Copy the material from its first line through the line that contains "The beautiful woman", including both of those lines. Leave the pictures out of your copy.

[[ Study material, beginning ]]

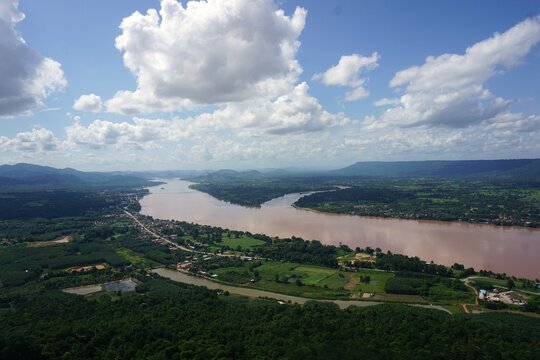 A breathtaking high-angle view overlooking the winding Mekong River from the famous viewpoint of Wat Pha Tak Suea in Sang Khom, Nong Khai, Thailand.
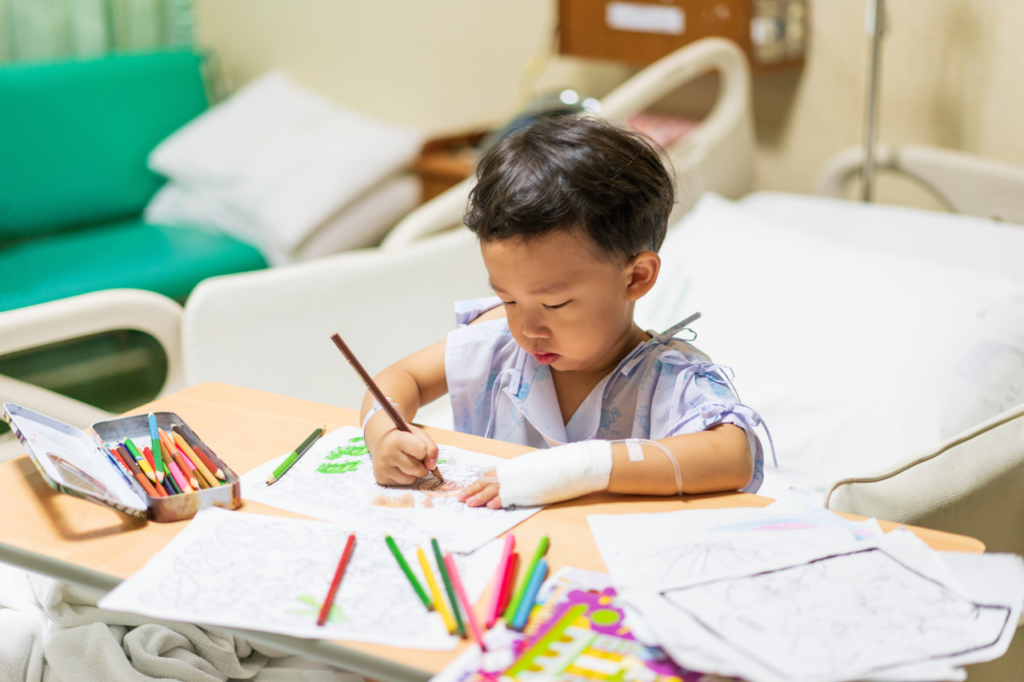 Child colouring in a picture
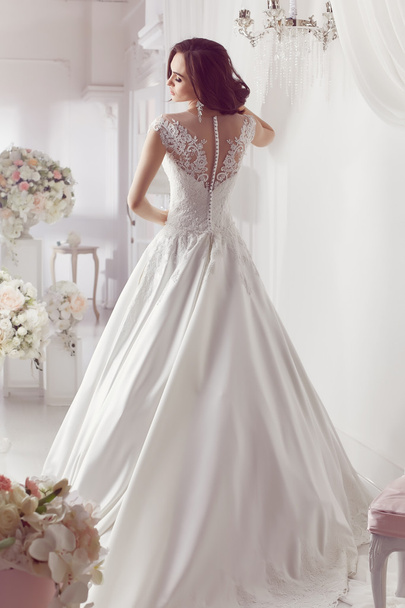 The beautiful woman posing in a wedding dress - Photo, image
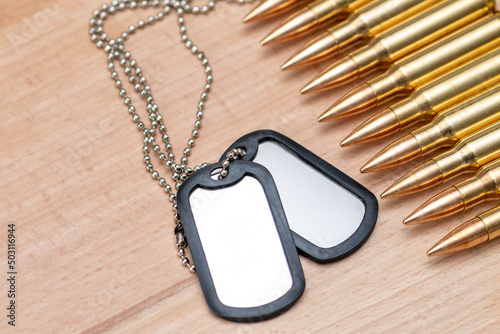 A row of cartridges with 7.62 caliber bullets for a Kalashnikov assault rifle on a textured background, an army identification badge, close-up, selective focusing. Concept: conscription, military recr photo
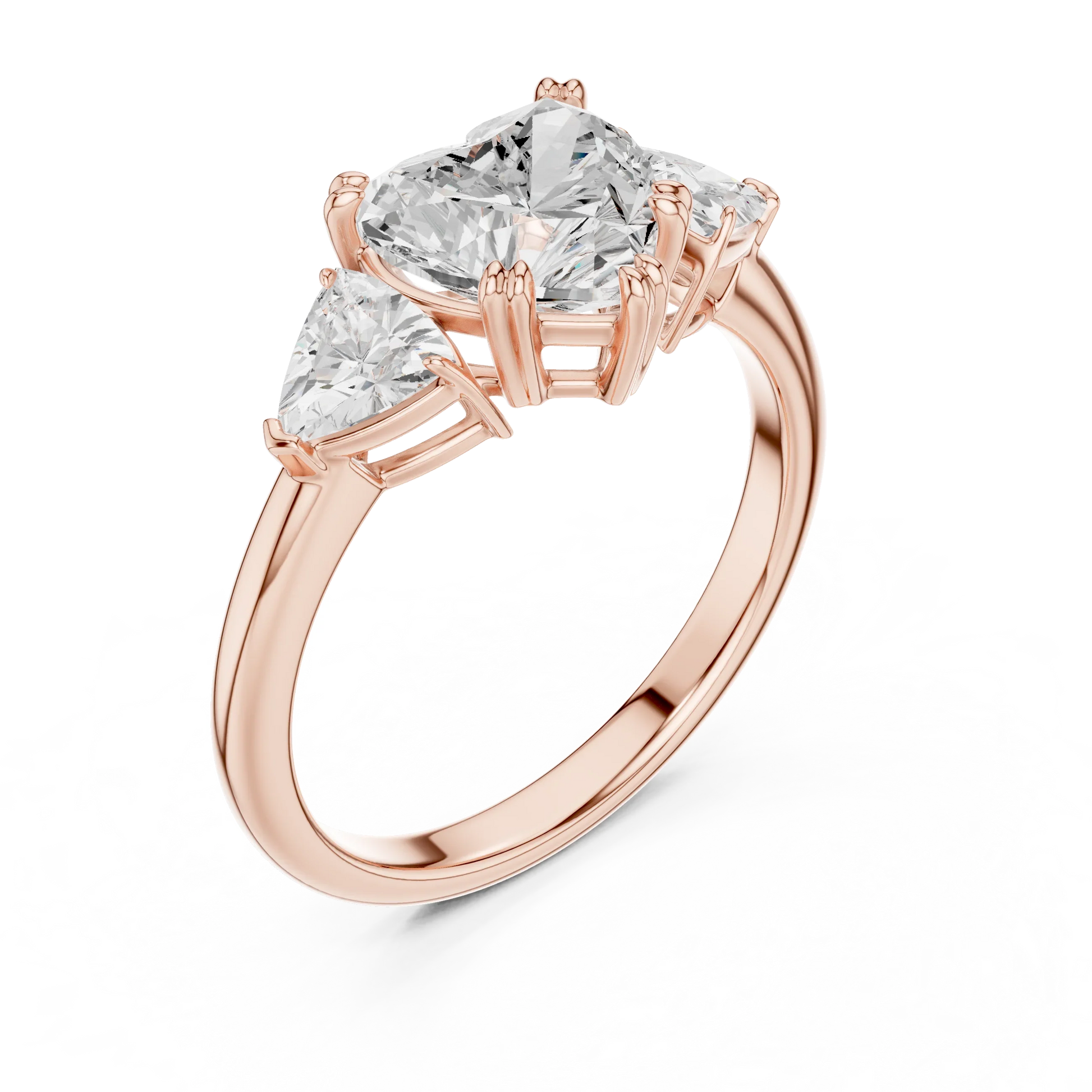 Front view of rose gold heart three-stone ring with trillion cut side stones and lab-grown diamond 鈥?Australia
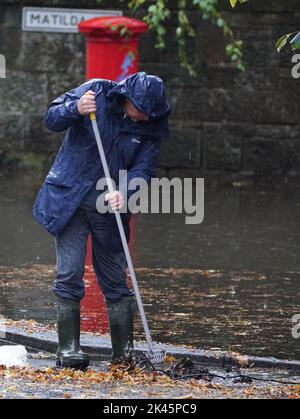 Ein Mann versucht, die Überschwemmungen zu lindern, indem er herbstliche Trümmer aus den Abflüssen während starker Regenfälle in Glasgow entfernt. Bilddatum: Freitag, 30. September 2022. Stockfoto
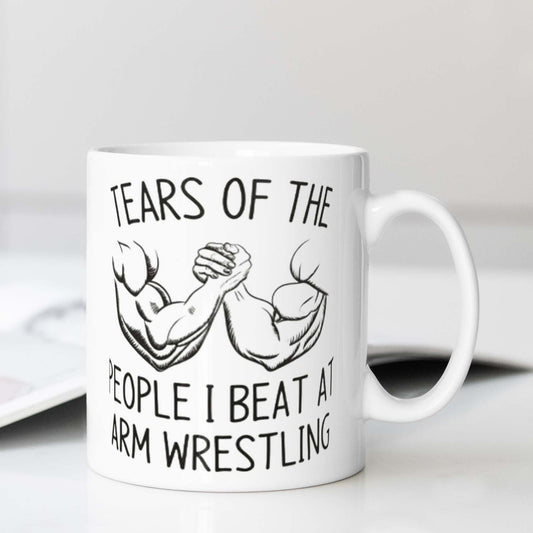 This motivational mug is perfect for arm wrestling enthusiasts. The ceramic coffee cup features a design that reads "Tears of the People I Beat" and is food-safe. It is ideal for use in the office, camping, or dining and requires no electricity to use.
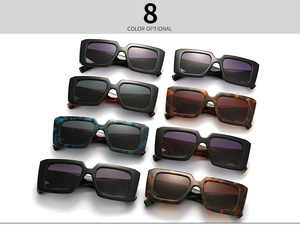 Flat lay display of vintage square sunglasses in eight different stylish color options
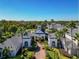 Aerial view of community clubhouse, showcasing manicured landscaping and inviting entrance at 130 Southern Pecan Cir # 102, Winter Garden, FL 34787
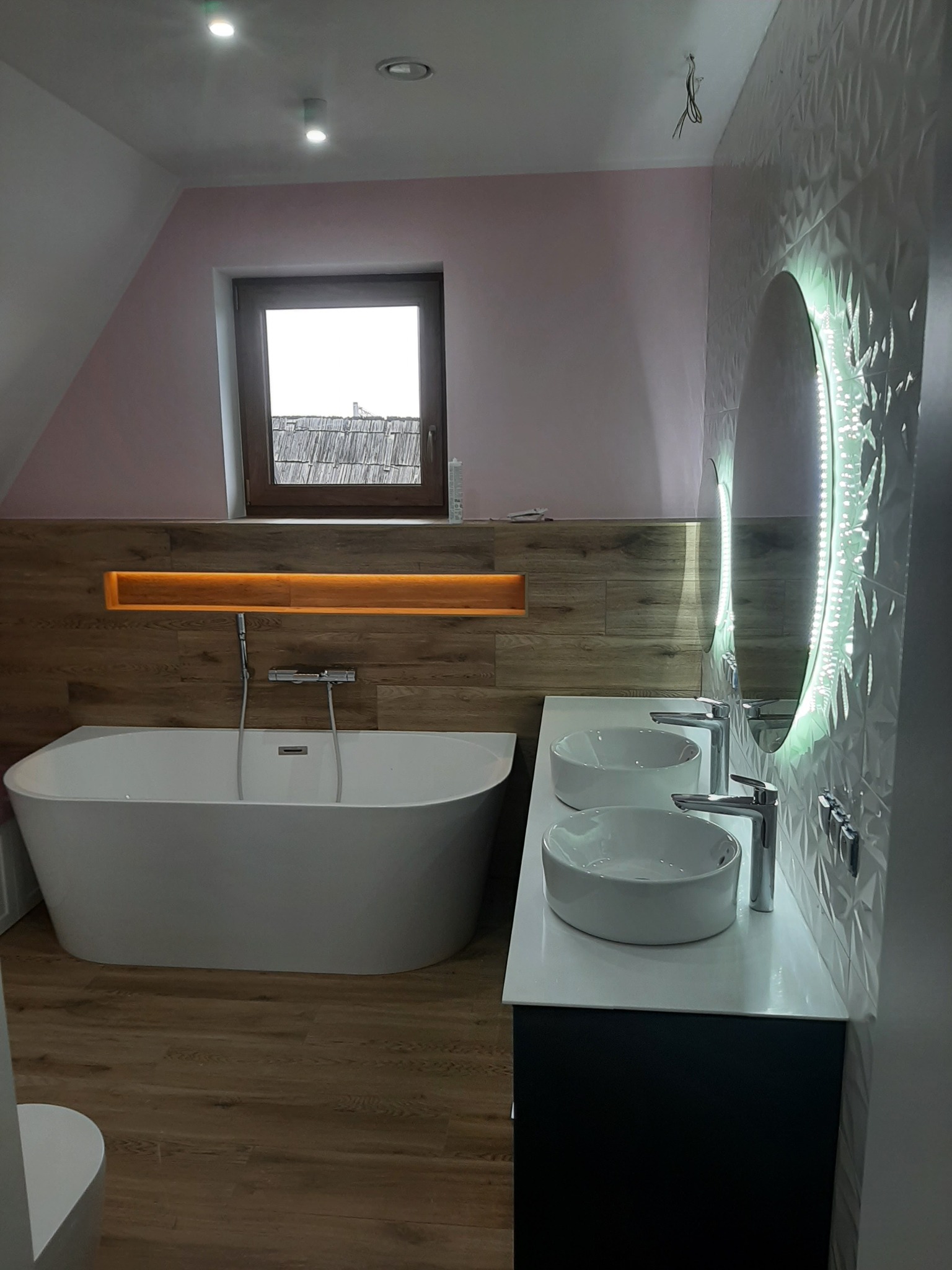 Nowoczesna łazienka na poddaszu z wolnostojącą wanną, dwiema umywalkami nablatowymi, podświetlanym lustrem i drewnopodobnymi płytkami na podłodze oraz ścianie w strefie wanny.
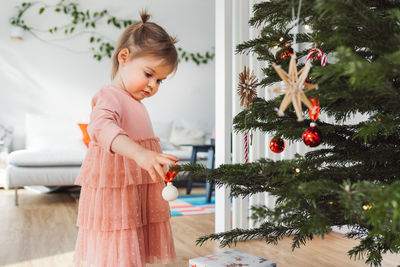 Side view of girl playing with christmas tree at home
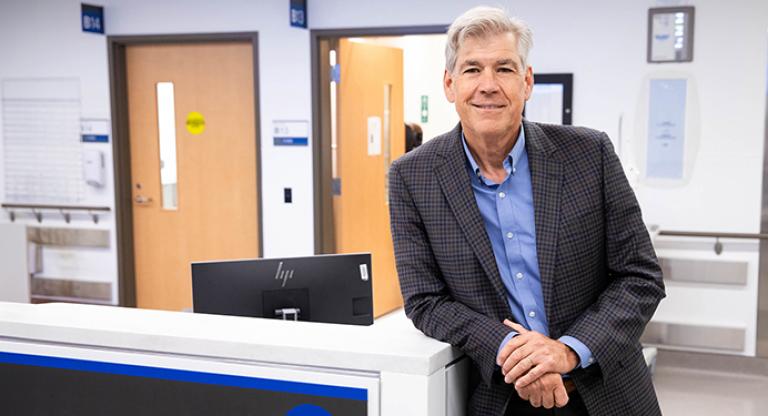 Dr. Bjug Borgundvaag in a blue dress shirt and blazer at the emergency department. 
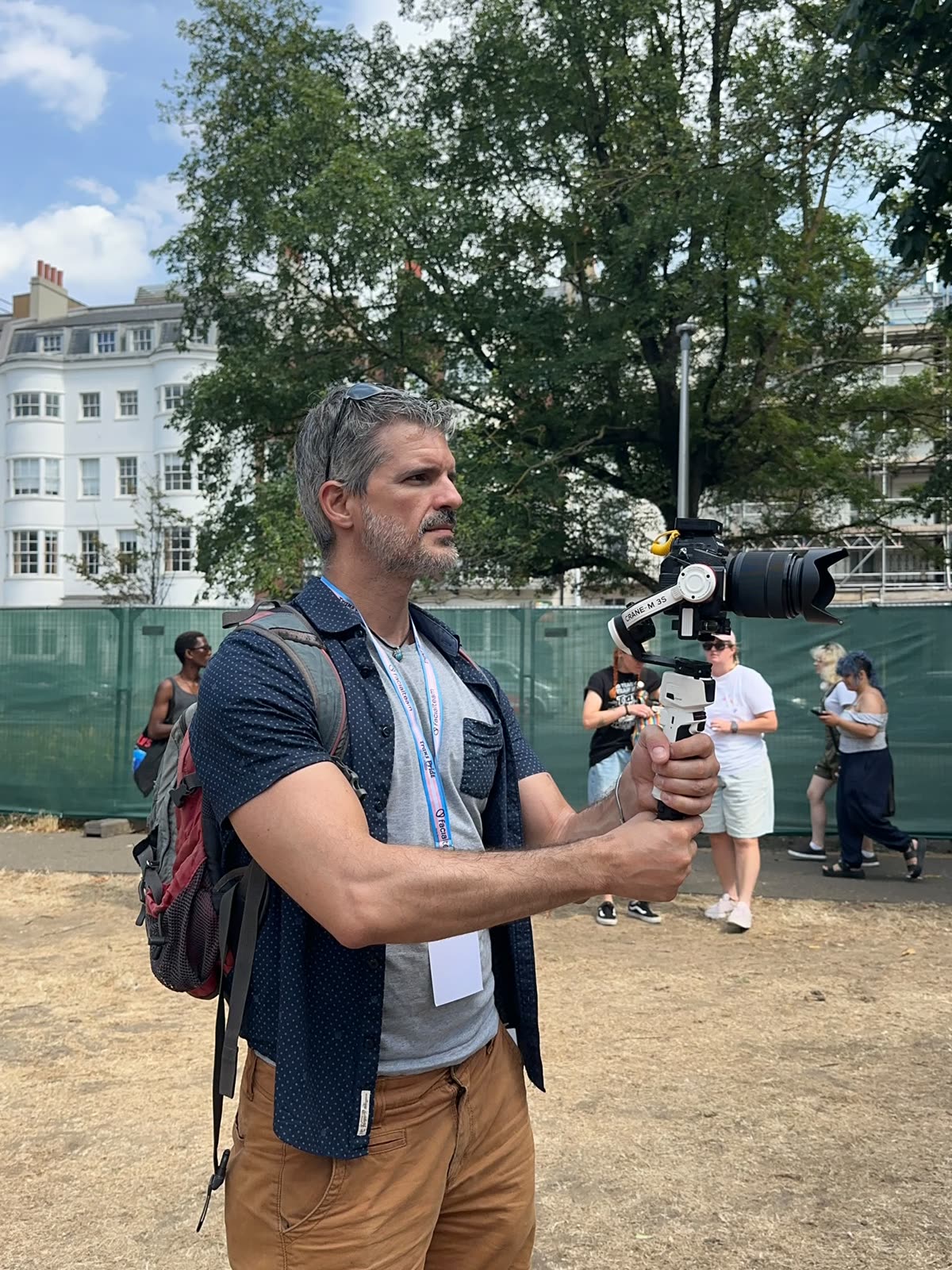 Eduardo filming with a gimbal at Trans Pride Brighton
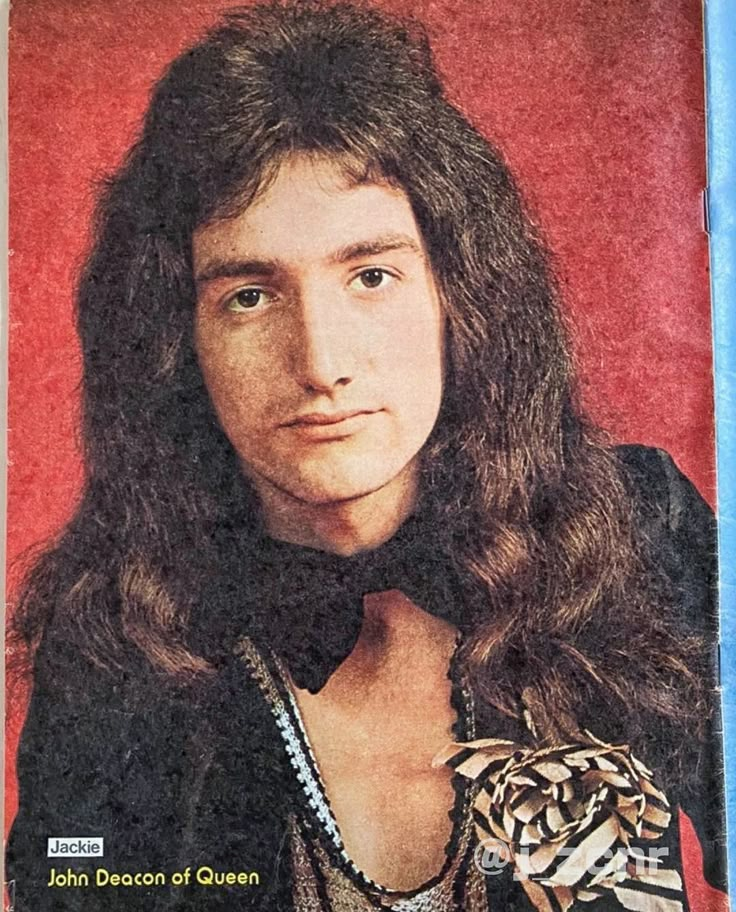 a man with long hair wearing a black shirt and necklaces on top of a magazine cover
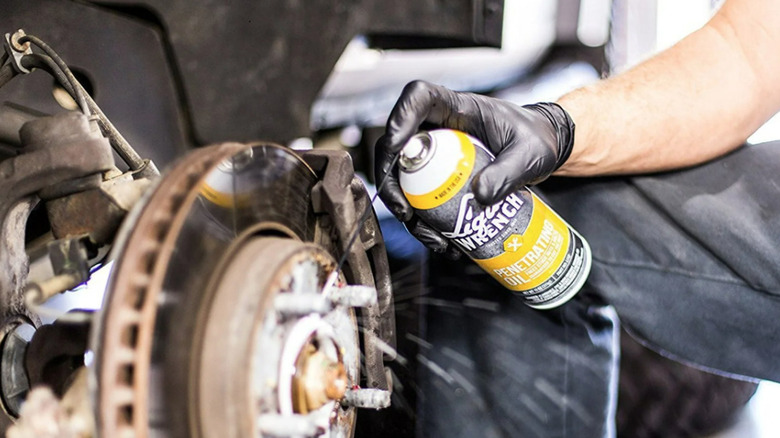 Liquid Wrench being used on rusted bolt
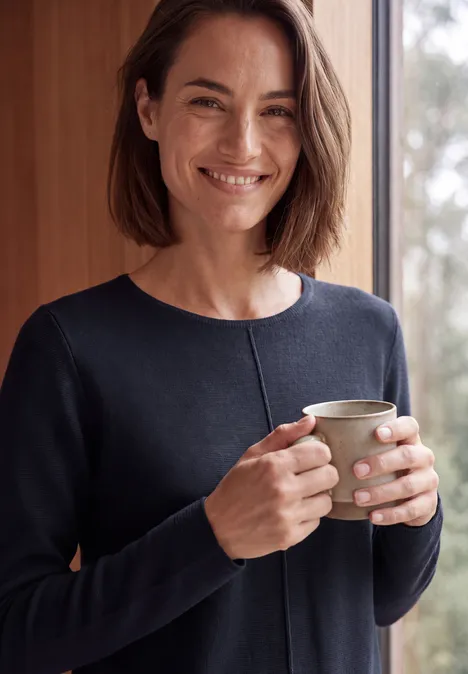 Femme en pull bleu foncé souriante tenant une tasse devant un fond lumineux.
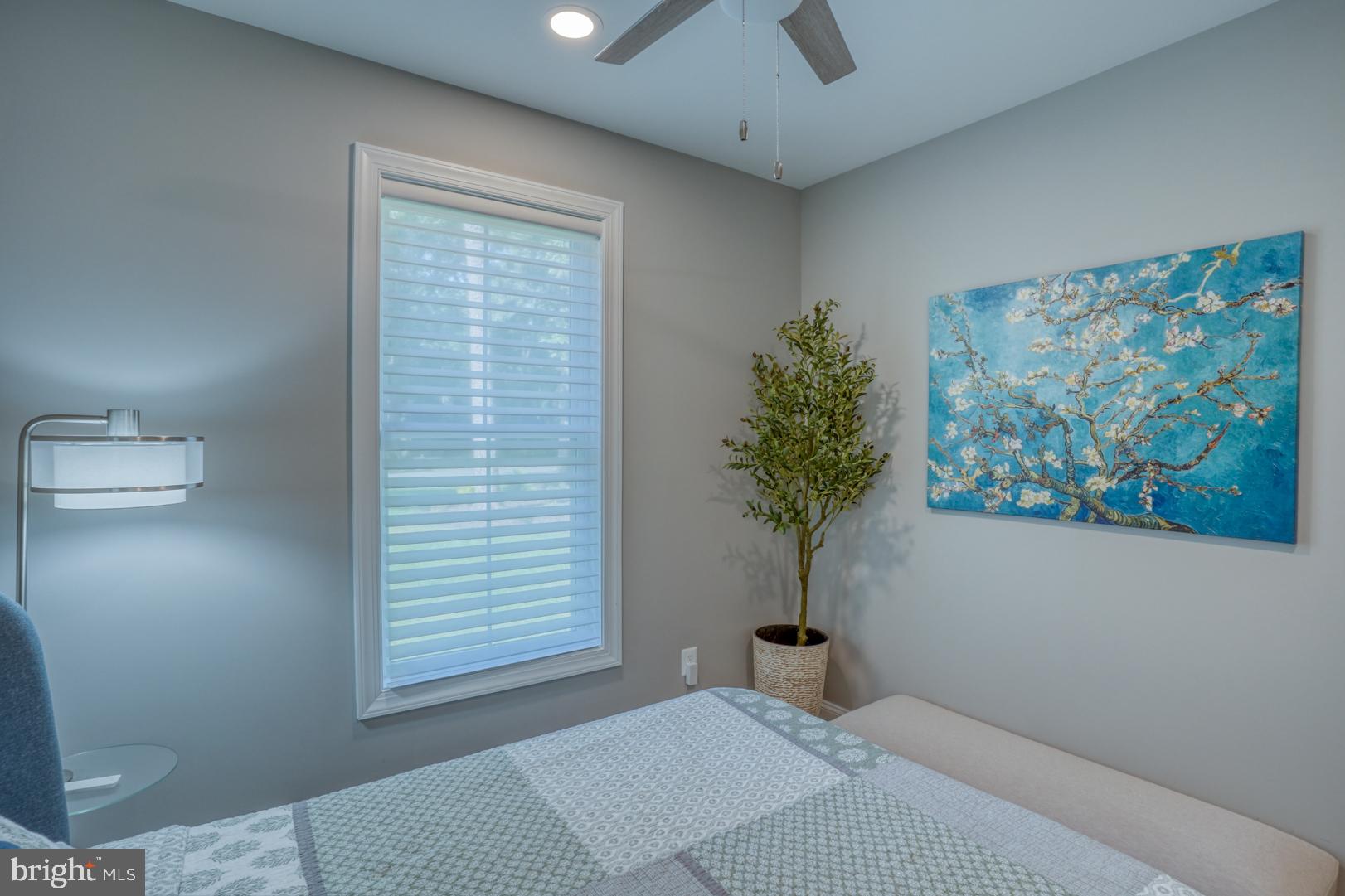 4 Rivers End Drive Seaford, DE 19973 - Photo 21 of 38 a bedroom with a bed and a potted plant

[[ Study material, end ]]

■ Result below:
 A breathtaking high-angle view overlooking the winding Mekong River from the famous viewpoint of Wat Pha Tak Suea in Sang Khom, Nong Khai, Thailand.
 Child colouring in a picture
 The beautiful woman posing in a wedding dress - Photo, image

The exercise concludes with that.